Integrates energy and climate policy: Climate change policy and energy policy should be coordinated to ensure a diverse and secure supply of affordable energy and avoid overlapping or duplicating existing energy and climate change programs. This must create a level competitive playing field among energy sources and between countries and encourage efficient use of energy.

Promotes innovation: Climate change policy should promote government and private sector investment in energy research and development and match the pace at which new technology can be developed and deployed.

Demonstrates real GHG reductions: It should result in the stabilization of global GHG atmospheric concentrations and foster resiliency to the impacts of a changing climate.

Provides economic certainty: It should provide long-term certainty for investment decisions and avoid undue harm to the economy.

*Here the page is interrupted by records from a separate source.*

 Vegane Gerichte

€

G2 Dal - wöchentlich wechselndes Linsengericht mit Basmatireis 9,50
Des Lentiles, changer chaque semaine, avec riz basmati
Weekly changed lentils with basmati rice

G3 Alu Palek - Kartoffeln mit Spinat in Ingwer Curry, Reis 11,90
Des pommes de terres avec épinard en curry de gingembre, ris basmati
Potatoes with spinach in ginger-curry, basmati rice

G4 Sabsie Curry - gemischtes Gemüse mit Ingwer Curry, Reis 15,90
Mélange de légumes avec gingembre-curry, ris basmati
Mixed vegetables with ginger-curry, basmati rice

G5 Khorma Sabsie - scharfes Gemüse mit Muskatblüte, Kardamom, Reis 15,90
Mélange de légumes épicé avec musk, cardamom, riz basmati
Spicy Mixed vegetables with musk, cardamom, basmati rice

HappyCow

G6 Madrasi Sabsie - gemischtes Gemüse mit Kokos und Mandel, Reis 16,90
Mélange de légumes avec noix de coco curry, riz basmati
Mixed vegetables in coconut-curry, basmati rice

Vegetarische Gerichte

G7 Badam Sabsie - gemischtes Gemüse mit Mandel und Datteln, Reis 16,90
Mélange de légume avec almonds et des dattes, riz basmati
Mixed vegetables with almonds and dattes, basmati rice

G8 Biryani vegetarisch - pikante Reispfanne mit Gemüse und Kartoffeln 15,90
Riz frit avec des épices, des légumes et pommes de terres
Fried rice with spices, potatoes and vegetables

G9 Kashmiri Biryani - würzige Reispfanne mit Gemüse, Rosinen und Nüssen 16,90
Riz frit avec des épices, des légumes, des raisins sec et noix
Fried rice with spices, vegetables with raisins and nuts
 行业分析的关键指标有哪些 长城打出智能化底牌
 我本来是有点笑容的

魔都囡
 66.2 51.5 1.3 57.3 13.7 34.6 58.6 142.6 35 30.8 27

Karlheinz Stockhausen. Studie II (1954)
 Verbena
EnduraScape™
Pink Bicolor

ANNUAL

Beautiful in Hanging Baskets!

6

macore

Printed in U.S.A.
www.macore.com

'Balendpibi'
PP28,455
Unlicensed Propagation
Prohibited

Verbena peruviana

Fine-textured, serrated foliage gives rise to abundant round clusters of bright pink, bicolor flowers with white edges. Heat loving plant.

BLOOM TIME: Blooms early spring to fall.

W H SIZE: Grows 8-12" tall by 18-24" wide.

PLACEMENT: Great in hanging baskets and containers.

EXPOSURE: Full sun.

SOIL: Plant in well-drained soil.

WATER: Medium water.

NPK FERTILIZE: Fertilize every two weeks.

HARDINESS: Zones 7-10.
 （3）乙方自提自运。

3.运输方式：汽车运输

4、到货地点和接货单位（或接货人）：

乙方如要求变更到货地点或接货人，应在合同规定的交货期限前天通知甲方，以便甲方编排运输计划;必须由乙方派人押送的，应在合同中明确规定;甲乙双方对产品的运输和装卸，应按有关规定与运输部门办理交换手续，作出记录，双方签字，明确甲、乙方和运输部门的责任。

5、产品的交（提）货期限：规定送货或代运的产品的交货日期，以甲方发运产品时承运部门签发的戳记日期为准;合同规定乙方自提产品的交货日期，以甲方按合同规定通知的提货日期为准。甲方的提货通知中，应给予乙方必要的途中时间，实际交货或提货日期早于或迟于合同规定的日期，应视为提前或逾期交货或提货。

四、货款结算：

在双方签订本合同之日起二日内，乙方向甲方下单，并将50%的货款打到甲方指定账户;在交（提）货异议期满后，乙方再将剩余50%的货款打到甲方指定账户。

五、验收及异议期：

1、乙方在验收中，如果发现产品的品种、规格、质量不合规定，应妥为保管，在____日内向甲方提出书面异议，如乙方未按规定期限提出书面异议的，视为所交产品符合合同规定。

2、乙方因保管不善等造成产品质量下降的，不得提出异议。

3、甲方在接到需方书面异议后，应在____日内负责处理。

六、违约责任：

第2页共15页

Read more about our climate change public policy principles.

Methane Policy

In the absence of a carbon price in the U.S., the economy-wide direct regulation of methane would be effective. We support well-formulated federal regulation of methane emissions from oil and gas exploration and production if that regulation:

  • Encourages early adopters and voluntary efforts.
  • Incorporates cost-effective innovations in technology.
  • Supports appropriate state-level regulations.

Climate Change Public Policy

We believe that effective climate change policy must be aligned with the following principles:

  • Recognize that climate change is a global issue which requires global solutions. Economy-wide governmental GHG management frameworks should be linked to binding international agreements comprising the major GHG contributors.
  • Result in the stabilization of global GHG atmospheric concentrations.
  • Coordinate with energy policy to ensure a diverse and secure supply of affordable energy.
  • Utilize market-based mechanisms rather than technology mandates.
  • Create a level, competitive playing field among energy sources and between countries.
  • Avoid overlapping or duplicating existing energy and climate change programs.
  • Provide long-term certainty for investment decisions.
  • Promote government and private sector investment in energy research and development.
  • Match the pace at which new technology can be developed and deployed.
  • Encourage efficient use of energy.
  • Foster resiliency to the impacts of a changing climate.
  • Avoid undue harm to the economy.